▶ [ENTRIES SUPPLIED]:
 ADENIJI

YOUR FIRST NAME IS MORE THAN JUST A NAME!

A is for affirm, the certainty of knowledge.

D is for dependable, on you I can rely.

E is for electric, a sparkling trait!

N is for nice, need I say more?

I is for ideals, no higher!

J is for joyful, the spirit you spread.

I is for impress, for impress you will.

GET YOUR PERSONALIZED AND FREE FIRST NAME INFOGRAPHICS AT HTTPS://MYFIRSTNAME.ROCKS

▶ [WHAT THE TASK ASKS]: The records need to be copied exactly, with no line left out.

▶ [REPLY TO THE EXERCISE]:
 ADENIJI

YOUR FIRST NAME IS MORE THAN JUST A NAME!

A is for affirm, the certainty of knowledge.

D is for dependable, on you I can rely.

E is for electric, a sparkling trait!

N is for nice, need I say more?

I is for ideals, no higher!

J is for joyful, the spirit you spread.

I is for impress, for impress you will.

GET YOUR PERSONALIZED AND FREE FIRST NAME INFOGRAPHICS AT HTTPS://MYFIRSTNAME.ROCKS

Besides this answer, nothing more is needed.